[Collected data entries]
*** Begin section ***

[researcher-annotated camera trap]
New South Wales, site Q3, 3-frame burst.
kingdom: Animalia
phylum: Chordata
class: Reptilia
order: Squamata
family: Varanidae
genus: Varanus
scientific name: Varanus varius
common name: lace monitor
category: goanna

*** End section ***

- Activity -
Transcribe all of the records exactly.

- Output for this exercise -
[researcher-annotated camera trap]
New South Wales, site Q3, 3-frame burst.
kingdom: Animalia
phylum: Chordata
class: Reptilia
order: Squamata
family: Varanidae
genus: Varanus
scientific name: Varanus varius
common name: lace monitor
category: goanna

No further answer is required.